In New York, Governor Kathy Hochul recently said the state’s ambition to significantly cut emissions by 2030 is unattainable, a shift that means the legislature must revise its climate law to reflect current realities. Massachusetts is expected to scale back a program that adds charges to utility bills to fund heat pumps and efficiency upgrades, amid concern over rising consumer costs.
Governor Maura Healey has already advanced policy changes aimed at affordability. In Rhode Island, Governor Dan McKee has proposed pushing a legal deadline for obtaining all electricity from renewable sources from 2033 to 2050, seeking to avoid near-term increases in consumer energy bills tied to new green energy construction.

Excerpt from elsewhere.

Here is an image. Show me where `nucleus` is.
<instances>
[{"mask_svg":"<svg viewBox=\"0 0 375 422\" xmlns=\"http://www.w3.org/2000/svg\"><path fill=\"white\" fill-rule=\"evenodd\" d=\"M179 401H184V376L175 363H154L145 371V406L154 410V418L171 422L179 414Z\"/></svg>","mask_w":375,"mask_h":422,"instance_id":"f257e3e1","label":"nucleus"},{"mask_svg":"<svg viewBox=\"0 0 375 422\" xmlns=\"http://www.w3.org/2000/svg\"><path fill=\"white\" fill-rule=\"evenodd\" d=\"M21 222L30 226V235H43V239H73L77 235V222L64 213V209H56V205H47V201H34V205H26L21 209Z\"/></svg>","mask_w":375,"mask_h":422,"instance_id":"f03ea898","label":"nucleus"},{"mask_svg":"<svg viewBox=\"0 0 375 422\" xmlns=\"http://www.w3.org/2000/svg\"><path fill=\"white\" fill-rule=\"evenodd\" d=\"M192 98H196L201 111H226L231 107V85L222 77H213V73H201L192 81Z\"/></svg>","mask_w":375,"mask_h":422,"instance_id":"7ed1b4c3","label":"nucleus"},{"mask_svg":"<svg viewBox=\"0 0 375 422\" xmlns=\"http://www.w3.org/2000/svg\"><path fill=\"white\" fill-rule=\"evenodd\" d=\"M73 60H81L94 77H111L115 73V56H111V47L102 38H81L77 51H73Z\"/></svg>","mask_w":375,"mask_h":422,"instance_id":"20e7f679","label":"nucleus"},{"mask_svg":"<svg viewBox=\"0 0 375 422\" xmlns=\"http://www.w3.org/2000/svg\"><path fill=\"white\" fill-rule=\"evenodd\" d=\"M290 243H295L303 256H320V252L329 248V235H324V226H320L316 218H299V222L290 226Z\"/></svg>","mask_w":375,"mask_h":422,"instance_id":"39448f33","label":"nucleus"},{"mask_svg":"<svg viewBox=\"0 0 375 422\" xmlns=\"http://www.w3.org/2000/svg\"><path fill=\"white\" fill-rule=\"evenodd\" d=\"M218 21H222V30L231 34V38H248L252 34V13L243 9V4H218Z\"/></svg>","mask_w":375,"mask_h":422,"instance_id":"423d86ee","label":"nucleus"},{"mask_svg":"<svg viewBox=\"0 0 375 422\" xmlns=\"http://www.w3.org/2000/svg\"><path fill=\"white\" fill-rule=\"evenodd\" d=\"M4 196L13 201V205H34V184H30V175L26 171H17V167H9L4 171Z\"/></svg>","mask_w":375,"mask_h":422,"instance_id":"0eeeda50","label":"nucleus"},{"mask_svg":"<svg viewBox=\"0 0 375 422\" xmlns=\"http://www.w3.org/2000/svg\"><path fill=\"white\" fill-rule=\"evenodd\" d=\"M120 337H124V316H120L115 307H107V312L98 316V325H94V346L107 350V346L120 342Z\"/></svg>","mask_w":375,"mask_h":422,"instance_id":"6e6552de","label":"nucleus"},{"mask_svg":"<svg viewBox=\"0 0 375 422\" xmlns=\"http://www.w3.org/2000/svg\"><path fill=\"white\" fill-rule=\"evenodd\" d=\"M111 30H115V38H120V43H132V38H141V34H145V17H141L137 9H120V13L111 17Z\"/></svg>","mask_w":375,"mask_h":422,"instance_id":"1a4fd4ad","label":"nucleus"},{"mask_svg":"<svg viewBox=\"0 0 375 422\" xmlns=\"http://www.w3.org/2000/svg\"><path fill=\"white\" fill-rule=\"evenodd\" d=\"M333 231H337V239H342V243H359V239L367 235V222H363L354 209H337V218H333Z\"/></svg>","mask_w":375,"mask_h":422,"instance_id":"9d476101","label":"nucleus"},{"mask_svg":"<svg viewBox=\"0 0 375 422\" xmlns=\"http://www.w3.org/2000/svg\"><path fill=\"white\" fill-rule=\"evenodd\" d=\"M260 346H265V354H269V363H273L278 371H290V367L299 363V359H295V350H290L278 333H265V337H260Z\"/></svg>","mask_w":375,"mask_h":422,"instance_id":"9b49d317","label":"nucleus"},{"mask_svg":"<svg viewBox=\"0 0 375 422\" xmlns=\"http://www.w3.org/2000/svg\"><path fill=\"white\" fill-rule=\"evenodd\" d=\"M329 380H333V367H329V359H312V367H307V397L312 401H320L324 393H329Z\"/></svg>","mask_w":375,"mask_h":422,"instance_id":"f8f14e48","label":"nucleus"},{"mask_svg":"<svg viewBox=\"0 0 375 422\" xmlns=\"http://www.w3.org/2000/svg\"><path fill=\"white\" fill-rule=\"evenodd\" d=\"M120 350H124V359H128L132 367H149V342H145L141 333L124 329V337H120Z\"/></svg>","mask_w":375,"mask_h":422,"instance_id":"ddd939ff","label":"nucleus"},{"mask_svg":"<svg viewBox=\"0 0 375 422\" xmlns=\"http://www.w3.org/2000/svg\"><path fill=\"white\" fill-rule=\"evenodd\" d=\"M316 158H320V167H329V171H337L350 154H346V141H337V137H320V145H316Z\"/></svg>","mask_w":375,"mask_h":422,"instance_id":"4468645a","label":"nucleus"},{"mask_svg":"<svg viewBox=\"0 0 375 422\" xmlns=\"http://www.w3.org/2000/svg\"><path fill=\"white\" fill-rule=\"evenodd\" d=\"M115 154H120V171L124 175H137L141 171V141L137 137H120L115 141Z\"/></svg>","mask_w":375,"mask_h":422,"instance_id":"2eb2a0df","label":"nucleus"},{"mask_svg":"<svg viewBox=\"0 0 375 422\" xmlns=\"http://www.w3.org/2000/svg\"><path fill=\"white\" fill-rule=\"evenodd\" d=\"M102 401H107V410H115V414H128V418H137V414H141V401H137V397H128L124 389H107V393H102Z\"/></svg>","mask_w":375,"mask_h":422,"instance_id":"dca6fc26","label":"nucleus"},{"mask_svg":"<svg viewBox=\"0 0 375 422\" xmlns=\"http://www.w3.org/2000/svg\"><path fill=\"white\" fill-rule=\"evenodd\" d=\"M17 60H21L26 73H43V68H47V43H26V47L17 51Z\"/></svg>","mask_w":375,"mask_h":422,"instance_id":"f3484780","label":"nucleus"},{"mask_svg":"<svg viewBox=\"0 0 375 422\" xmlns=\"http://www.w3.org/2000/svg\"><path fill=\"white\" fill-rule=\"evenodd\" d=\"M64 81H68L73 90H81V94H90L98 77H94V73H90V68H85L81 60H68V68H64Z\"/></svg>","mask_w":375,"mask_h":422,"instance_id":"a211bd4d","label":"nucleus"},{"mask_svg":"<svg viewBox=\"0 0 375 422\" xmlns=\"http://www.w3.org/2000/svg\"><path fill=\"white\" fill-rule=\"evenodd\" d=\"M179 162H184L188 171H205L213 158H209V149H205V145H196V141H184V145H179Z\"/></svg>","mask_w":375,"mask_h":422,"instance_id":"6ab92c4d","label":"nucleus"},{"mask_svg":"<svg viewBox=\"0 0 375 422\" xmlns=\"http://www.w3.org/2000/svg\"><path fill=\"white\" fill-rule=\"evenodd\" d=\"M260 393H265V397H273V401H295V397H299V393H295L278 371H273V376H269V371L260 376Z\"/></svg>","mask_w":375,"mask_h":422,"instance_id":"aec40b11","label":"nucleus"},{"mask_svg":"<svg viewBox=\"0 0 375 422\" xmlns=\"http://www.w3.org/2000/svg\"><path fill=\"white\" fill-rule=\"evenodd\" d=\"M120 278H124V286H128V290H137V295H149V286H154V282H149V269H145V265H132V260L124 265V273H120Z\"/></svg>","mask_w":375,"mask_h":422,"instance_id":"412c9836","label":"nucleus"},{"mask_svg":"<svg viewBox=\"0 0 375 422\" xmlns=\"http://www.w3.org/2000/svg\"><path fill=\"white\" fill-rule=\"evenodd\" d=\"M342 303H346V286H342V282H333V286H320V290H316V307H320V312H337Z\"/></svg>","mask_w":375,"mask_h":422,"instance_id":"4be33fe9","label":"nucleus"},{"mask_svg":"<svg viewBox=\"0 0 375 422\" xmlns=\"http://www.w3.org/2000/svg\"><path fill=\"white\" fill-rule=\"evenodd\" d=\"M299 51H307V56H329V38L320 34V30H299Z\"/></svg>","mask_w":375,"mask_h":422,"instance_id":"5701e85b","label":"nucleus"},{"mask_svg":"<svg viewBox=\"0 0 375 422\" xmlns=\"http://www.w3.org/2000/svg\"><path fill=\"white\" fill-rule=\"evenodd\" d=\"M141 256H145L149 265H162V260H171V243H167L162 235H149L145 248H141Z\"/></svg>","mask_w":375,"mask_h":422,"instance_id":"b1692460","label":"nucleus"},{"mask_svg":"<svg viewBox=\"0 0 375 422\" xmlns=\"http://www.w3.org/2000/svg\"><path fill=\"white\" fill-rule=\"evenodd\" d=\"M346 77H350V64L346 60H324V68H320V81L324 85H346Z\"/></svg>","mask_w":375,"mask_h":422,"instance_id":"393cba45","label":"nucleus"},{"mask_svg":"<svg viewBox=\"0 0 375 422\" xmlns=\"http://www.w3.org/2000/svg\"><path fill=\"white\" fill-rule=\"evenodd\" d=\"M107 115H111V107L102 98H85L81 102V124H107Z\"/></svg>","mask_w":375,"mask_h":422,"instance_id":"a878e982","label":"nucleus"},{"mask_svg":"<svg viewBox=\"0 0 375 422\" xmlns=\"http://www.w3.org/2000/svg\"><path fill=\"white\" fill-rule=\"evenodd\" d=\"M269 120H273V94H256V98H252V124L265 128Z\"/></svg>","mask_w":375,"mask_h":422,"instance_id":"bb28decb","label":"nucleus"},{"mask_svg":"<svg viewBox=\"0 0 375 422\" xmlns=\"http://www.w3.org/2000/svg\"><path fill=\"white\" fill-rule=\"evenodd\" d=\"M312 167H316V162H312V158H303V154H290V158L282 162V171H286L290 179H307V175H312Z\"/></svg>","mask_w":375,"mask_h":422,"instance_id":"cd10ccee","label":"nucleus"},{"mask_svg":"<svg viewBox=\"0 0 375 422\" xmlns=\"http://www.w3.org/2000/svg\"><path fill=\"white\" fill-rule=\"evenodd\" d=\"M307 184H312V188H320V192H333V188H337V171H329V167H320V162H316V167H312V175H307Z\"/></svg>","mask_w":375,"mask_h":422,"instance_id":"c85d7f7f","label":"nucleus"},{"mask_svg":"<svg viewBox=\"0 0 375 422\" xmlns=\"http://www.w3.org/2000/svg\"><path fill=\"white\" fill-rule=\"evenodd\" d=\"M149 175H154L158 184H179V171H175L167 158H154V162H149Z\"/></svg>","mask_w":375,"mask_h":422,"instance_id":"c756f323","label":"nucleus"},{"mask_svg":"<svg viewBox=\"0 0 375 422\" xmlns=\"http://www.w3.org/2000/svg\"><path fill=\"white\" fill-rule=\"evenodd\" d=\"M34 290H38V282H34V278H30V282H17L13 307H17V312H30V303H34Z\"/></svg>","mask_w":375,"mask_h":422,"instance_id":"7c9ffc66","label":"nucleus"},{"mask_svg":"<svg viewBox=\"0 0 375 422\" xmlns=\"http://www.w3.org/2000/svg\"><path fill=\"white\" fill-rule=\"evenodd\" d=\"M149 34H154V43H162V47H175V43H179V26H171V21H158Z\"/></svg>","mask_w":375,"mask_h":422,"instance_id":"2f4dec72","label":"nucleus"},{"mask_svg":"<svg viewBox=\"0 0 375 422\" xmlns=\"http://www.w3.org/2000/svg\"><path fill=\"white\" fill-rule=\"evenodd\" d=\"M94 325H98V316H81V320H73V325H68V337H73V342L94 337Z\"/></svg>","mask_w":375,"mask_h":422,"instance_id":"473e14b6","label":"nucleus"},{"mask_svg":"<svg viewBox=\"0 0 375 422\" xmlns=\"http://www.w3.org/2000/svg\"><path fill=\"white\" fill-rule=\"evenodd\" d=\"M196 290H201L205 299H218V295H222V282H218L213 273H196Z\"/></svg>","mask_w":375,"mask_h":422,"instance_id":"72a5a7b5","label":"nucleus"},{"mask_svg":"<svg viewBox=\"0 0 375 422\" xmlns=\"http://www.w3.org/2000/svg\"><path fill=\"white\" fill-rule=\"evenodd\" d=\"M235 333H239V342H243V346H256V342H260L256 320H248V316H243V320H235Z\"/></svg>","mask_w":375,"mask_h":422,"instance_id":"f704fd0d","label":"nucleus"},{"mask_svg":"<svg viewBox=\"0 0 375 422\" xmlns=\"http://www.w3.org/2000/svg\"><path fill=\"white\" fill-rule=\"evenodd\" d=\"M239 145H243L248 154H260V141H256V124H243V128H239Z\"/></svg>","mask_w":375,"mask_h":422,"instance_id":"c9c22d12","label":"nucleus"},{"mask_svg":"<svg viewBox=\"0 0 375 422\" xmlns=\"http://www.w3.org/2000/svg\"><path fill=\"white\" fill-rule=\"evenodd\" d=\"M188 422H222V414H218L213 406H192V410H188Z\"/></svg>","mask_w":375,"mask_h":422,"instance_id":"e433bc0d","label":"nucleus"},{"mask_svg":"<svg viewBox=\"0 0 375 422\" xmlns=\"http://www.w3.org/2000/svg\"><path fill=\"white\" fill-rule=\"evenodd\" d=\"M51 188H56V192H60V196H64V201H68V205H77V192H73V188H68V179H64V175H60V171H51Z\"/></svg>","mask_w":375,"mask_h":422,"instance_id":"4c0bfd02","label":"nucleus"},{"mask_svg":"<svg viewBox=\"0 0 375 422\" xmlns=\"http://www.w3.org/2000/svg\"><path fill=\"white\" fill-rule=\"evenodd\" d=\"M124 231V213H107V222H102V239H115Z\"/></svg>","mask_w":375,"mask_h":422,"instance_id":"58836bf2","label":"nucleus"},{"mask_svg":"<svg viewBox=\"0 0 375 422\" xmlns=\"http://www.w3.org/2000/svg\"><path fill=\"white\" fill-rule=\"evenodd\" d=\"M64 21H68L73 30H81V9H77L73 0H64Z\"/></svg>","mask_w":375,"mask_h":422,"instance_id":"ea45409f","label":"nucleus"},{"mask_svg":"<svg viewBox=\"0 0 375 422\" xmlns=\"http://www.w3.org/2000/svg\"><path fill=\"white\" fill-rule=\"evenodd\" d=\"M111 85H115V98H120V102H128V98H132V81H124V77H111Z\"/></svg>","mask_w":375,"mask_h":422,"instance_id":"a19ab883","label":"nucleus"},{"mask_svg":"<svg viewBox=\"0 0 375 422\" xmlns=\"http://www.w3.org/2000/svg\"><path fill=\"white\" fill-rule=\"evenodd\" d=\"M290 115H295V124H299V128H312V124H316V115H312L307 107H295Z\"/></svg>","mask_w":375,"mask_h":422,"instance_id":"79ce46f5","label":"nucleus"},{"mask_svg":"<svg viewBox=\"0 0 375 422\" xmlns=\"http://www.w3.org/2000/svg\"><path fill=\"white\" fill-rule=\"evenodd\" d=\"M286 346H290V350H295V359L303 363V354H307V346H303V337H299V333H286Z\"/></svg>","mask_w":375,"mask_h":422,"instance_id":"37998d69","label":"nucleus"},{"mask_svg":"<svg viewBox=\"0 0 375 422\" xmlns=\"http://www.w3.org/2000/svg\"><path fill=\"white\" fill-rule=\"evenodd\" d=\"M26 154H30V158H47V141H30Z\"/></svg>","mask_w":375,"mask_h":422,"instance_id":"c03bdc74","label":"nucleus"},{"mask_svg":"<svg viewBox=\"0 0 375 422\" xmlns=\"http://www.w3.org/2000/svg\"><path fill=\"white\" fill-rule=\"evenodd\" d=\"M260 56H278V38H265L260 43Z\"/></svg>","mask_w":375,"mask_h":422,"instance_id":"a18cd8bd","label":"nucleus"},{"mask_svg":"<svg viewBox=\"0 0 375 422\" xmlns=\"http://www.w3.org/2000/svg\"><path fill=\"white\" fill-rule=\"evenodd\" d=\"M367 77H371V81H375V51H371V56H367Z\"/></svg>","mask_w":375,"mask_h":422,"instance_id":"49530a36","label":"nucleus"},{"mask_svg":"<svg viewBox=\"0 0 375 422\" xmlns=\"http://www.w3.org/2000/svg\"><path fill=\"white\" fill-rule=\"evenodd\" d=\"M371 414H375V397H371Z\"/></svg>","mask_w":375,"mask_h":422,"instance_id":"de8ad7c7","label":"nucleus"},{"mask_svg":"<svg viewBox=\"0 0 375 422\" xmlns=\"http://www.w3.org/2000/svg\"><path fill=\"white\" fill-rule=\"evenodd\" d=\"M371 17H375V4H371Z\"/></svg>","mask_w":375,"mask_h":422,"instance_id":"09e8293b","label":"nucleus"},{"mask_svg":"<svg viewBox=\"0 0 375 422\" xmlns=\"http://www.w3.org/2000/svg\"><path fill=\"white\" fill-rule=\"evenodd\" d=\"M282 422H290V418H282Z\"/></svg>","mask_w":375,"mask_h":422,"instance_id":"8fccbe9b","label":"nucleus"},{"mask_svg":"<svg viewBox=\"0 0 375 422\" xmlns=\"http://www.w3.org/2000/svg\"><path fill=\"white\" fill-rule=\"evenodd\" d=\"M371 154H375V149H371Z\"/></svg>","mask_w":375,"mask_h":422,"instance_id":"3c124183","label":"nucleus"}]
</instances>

The pullback marks a sharp turn from 2021 to 2025, when federal policy sought to spur a nationwide transition. The 2022 Inflation Reduction Act was the most far-reaching U.S. climate policy ever introduced, encouraging states to launch ambitious initiatives, attract private investment from renewable energy and cleantech firms, and begin reducing reliance on fossil fuels.
During that period, the United States was viewed as a trailblazer as it rapidly expanded green energy capacity and set sweeping climate goals. Momentum has slowed as the Trump administration deters investment in renewable energy and weakens U.S. environmental and climate change rules.
Facing mounting affordability concerns among voters, many governors—particularly in the Northeast—remain supportive of climate initiatives but are adapting plans and timelines. This recalibration is also tied to higher energy prices, which the article links to the U.S.-Israeli attack on Iran and the ongoing Middle East conflict, factors said to have driven up global fossil fuel costs.
What comes next is likely to be a period of renegotiated targets, revised legislation, and extended deadlines. While states continue to signal support for long-term decarbonization, near-term policy is shifting toward affordability and feasibility, with timelines stretched from 2030 toward midcentury in cases like Rhode Island.